Revenu   9 (1) Sous réserve des autres dispositions de la présente partie, le revenu qu’un contribuable tire d’une entreprise ou d’un bien pour une année d’imposition est le bénéfice qu’il en tire pour cette année.

Perte  (2) Sous réserve de l’article 31, la perte subie par un contribuable au cours d’une année d’imposition relativement à une entreprise ou à un bien est le montant de sa perte subie au cours de l’année relativement à cette entreprise ou à ce bien, calculée par l’application, avec les adaptations nécessaires, des dispositions de la présente loi afférentes au calcul du revenu tiré de cette entreprise ou de ce bien.

[21]  Aux termes de l’article 9 de la Loi, un contribuable peut déduire les dépenses engagées pour gagner ce bénéfice, sous réserve des exceptions prévues par la Loi. L’article 18 de la Loi fixe des exceptions d’ordre général quant aux déductions. L’alinéa 18(1)a) prévoit qu’une dépense n’est déductible que dans la mesure où elle a été engagée par le contribuable dans le but de tirer un revenu de l’entreprise. L’alinéa 18(1)h) interdit de déduire du revenu d’entreprise les frais personnels ou de subsistance. Les dispositions de ces deux alinéas sont rédigées ainsi :

Exceptions d’ordre général

18(1) Dans le calcul du revenu du contribuable tiré d’une entreprise ou d’un bien, les éléments suivants ne sont pas déductibles :

a)  les dépenses, sauf dans la mesure où elles ont été engagées ou effectuées par le contribuable en vue de tirer un revenu de l’entreprise ou du bien;

b)  […]

[…]

Frais personnels ou de subsistance

h) le montant des frais personnels ou de subsistance du contribuable — à l’exception des frais de déplacement engagés par celui-ci dans le cadre de l’exploitation de son entreprise pendant qu’il était absent de chez lui [...]

[22]  L’article 248 de la Loi définit ainsi les « frais personnels ou de subsistance » :

248(1) Les définitions qui suivent s’appliquent à la présente loi.

[…]

frais personnels ou de subsistance Sont compris parmi les frais personnels ou de subsistance :

a)  les dépenses inhérentes aux biens entretenus par toute personne pour l’usage ou l’avantage du contribuable ou de toute personne unie à ce dernier par les liens du sang, du mariage, de l’union de fait ou de l’adoption, et non entretenus dans le but ou avec l’espoir raisonnable de tirer un profit de l’exploitation d’une entreprise [...]

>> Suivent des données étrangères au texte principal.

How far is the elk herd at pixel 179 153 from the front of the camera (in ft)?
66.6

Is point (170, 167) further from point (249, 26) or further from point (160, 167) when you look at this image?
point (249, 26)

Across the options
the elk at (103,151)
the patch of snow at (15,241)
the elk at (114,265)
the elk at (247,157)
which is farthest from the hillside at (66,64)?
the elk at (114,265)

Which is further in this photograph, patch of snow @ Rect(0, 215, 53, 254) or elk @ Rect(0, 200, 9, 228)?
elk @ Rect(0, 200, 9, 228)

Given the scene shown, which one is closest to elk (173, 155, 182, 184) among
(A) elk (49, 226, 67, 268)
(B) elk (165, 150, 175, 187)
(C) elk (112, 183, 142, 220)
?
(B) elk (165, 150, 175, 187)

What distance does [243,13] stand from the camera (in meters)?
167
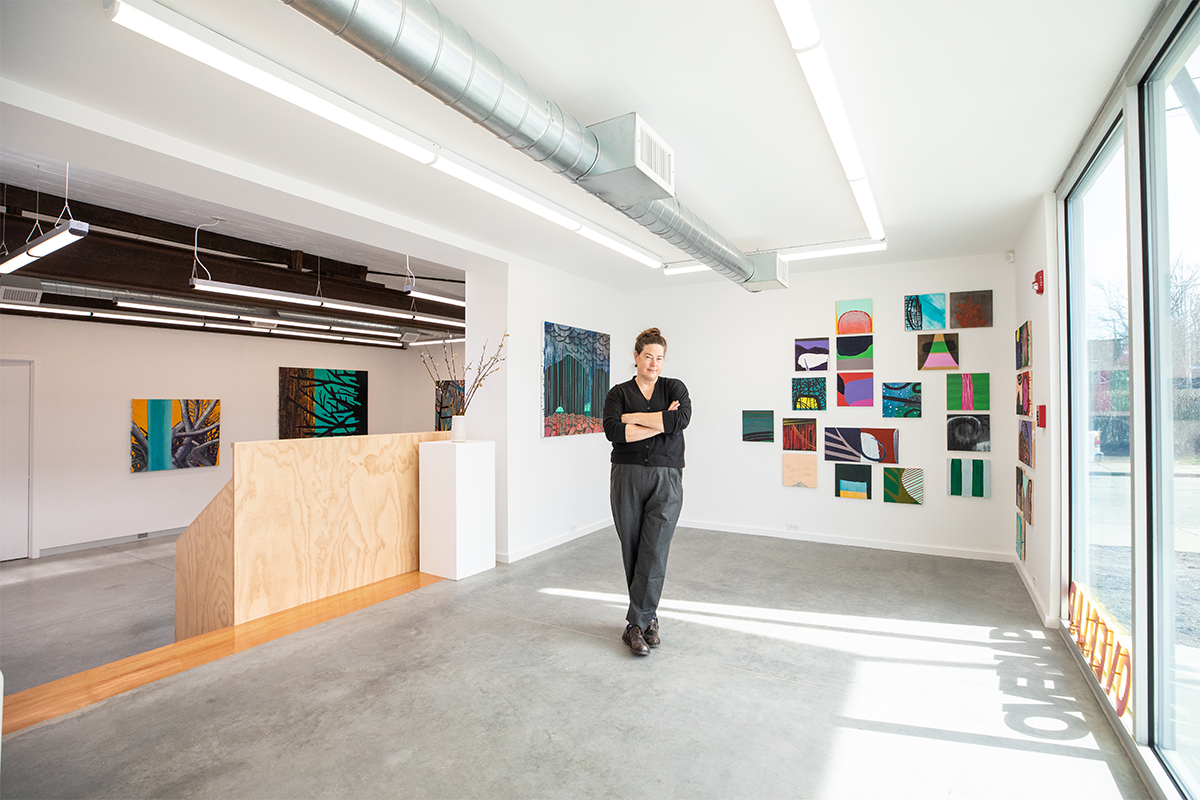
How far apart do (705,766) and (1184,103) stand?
2.92 meters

[23]   En outre, aux termes de l’article 67 de la Loi, un contribuable ne peut pas déduire une dépense « déraisonnable », même si cette dépense est par ailleurs déductible conformément à la Loi. Voici ce que prévoit l’article 67 de la Loi :

67. Dans le calcul du revenu, aucune déduction ne peut être faite relativement à une dépense à l’égard de laquelle une somme est déductible par ailleurs en vertu de la présente loi, sauf dans la mesure où cette dépense était raisonnable dans les circonstances.

L’appelant exploitait-il une entreprise?

[24]  Dans l’arrêt Stewart c. Canada, [2002] 2 R.C.S. 645, la Cour suprême du Canada a adopté le critère de la « recherche d’un profit » plutôt que celui de l’« expectative raisonnable de profit » pour faire une distinction entre les activités commerciales et les activités personnelles. La Cour a établi un critère en deux étapes pour déterminer la source de revenus :

  1. L’activité est-elle exercée en vue de réaliser un profit, ou s’agit-il d’une démarche personnelle?

 

  1. S’il ne s’agit pas d’une démarche personnelle, la source du revenu est-elle une entreprise ou un bien?

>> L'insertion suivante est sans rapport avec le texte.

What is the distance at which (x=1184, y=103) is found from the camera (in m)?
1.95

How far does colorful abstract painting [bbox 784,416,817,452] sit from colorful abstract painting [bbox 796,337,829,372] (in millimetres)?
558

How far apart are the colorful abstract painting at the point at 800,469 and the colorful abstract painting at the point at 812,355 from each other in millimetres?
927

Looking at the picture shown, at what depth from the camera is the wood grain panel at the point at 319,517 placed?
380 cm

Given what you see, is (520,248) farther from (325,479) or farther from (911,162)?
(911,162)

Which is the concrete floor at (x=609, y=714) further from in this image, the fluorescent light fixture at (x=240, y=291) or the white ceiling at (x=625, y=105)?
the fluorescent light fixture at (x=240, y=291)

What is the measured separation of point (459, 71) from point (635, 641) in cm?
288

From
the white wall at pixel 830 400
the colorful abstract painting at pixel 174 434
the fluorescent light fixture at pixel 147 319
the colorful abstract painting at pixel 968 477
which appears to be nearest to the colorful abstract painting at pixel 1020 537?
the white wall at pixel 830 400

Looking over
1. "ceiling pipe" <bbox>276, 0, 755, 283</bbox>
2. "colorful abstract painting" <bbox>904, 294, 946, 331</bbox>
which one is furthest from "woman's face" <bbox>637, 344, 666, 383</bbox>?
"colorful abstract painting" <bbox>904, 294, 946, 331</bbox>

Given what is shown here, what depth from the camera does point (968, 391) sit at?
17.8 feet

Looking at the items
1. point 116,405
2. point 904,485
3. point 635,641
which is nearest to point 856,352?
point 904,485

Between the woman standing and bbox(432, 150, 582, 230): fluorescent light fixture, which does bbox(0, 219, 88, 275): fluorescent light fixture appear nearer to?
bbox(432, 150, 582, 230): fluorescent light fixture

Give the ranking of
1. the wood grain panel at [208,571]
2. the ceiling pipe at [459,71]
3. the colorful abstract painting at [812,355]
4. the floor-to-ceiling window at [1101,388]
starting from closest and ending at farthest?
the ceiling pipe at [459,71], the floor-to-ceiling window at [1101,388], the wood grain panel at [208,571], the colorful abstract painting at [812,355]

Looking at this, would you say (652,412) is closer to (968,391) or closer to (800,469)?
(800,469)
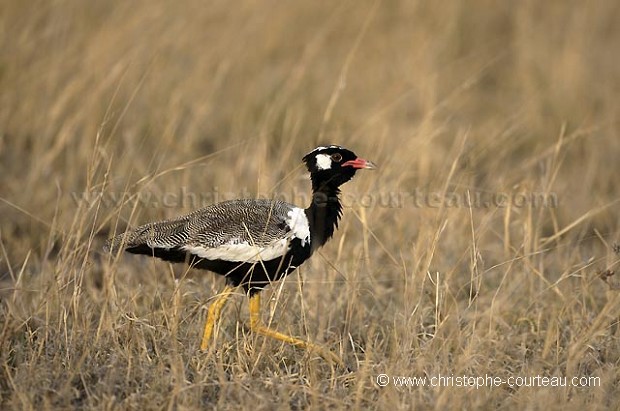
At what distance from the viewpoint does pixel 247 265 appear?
422 centimetres

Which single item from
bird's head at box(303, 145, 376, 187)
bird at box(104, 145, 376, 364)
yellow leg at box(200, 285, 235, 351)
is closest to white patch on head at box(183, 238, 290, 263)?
bird at box(104, 145, 376, 364)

[25]  Le premier volet du critère vise la question générale de savoir s’il y a ou non une source de revenus. Son objectif est simplement de faire la distinction entre les activités commerciales et les activités personnelles. Dans le deuxième volet, on qualifie la source d’entreprise ou de bien. Lorsque la nature de l’entreprise du contribuable comporte des aspects indiquant qu’elle pourrait être considérée comme un passe-temps ou une autre activité personnelle, cette entreprise sera considérée comme une source de revenus aux fins d’application de la Loi si l’entreprise est exploitée d’une manière suffisamment commerciale (arrêt Stewart, au paragraphe 52).

[26]  Lorsqu’une activité est manifestement de nature commerciale, il n’est pas nécessaire d’analyser les décisions commerciales du contribuable. De telles entreprises impliquent nécessairement la recherche du profit et il existe donc, par définition, une source de revenus. Il n’est pas nécessaire de pousser l’examen plus loin (arrêt Stewart, au paragraphe 53).

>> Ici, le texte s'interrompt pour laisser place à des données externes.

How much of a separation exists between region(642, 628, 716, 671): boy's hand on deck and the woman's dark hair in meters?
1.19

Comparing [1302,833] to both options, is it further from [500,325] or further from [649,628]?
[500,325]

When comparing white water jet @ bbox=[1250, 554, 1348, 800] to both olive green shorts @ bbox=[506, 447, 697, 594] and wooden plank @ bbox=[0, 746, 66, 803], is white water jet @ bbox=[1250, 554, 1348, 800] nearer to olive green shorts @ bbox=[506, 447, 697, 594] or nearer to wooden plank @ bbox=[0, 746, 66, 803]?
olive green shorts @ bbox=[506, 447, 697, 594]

[27]  La Cour a ajouté ce qui suit, au paragraphe 54 de l’arrêt Stewart :

[...] pour qu’une activité soit qualifiée de commerciale par nature, le contribuable doit avoir l’intention subjective de réaliser un profit, il faut aussi [...] que cette détermination se fasse en fonction de divers facteurs objectifs. [...] Cela oblige le contribuable à établir que son intention prédominante était de tirer profit de l’activité et que cette activité a été exercée conformément à des normes objectives de comportement d’homme d’affaires sérieux.

[Non souligné dans l’original.]

[28]  L’« expectative raisonnable de profit », qui était le critère que les tribunaux adoptaient avant l’arrêt Stewart, est un indice possible de commercialité qui doit être pris en considération si l’activité en question comporte un élément personnel ou est liée à un passe-temps. Même si l’expectative raisonnable de profit constitue un facteur à prendre en considération, elle n’est ni le seul facteur, ni un facteur déterminant de la question en litige. Il faut déterminer globalement si le contribuable exerce l’activité d’une manière commerciale.

[29]  Au paragraphe 55 de l’arrêt Stewart, la Cour suprême poursuit en faisant siens les critères objectifs décrivant un comportement à caractère commercial énumérés par le juge Dickson dans l’arrêt Moldowan c. Ministère du revenu national, [1978] 1 R.C.S. 480, à la page 486, pour déterminer s’il existe une intention subjective de réaliser un profit. Ces critères sont les suivants :

  • 1) l’état des profits et pertes pour les années antérieures;

  • 2) la formation du contribuable;

  • 3) la voie sur laquelle il entend s’engager;

  • 4) la capacité de l’entreprise de réaliser un profit.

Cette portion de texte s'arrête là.